Philip Owen Ayton was working on the Sydney tramways when the call to join the fight against Germany came. Keen for action, he found himself in the First Field Company Engineers in the First Division of the Australian Imperial Forces.
Shipped to Egypt, Ayton soon after took part in the Gallipoli landing. ‘I would not have missed this for anything,’ he wrote to a friend. Badly injured, he was sent to England to convalesce and from there joined the campaign in France, where he saw out the war.
From the start, Ayton kept notes of his experiences, which he would write up in a diary. Plucky, charming and self-deprecating, this son of the new nation records the horrors of trench warfare and his off-duty adventures in Cairo, London and Paris.

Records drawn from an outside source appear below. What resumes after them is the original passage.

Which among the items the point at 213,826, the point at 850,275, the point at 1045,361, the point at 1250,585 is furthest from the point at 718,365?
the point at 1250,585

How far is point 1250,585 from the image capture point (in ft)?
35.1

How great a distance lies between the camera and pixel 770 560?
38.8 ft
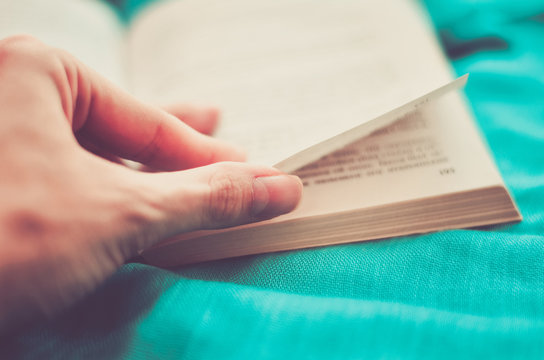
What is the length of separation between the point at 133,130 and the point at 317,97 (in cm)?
29

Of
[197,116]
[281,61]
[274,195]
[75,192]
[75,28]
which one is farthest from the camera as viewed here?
[75,28]

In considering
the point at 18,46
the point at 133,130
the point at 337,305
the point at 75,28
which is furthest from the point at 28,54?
the point at 75,28

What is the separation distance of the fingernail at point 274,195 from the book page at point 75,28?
46 cm

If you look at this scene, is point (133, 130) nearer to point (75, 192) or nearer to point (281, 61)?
point (75, 192)

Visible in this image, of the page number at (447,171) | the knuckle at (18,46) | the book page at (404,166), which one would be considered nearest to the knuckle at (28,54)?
the knuckle at (18,46)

This remarkable story is now published for the first time, a century after the war’s end. Accompanied by a postscript by one of Ayton’s sons and Ayton’s poem about the Gallipoli campaign, A Hell of a Time is a vital and compelling account of the Great War.
An interesting autobiography of a man who just fkin loves war and doesn't really seem too phased about killing people and nearly being killed for years on end. He just thinks it's heaps of fun.
This was a fantastic book. Philip Ayton was a soldier who joined up on the day after Australia joined the First World War, and he wrote a diary of his whole war. He lived to see the Armistice, although wounded several times. He was in the landing at Gallipoli on 25 April 1915 and also fought on the Western Front in France and Belgium. This book is a combatant's eye view of the Great War rather than an overview which is what is usually written by historians. Well written, exciting, and incredible that human beings could live in the hell on earth of the Western Front (and Gallipoli too). I highly recommend it.
Superb! An account from the horses mouth so to speak that details the highs and lows of a first world war soldiers experience. Both horrifying and hilarious while also illuminating.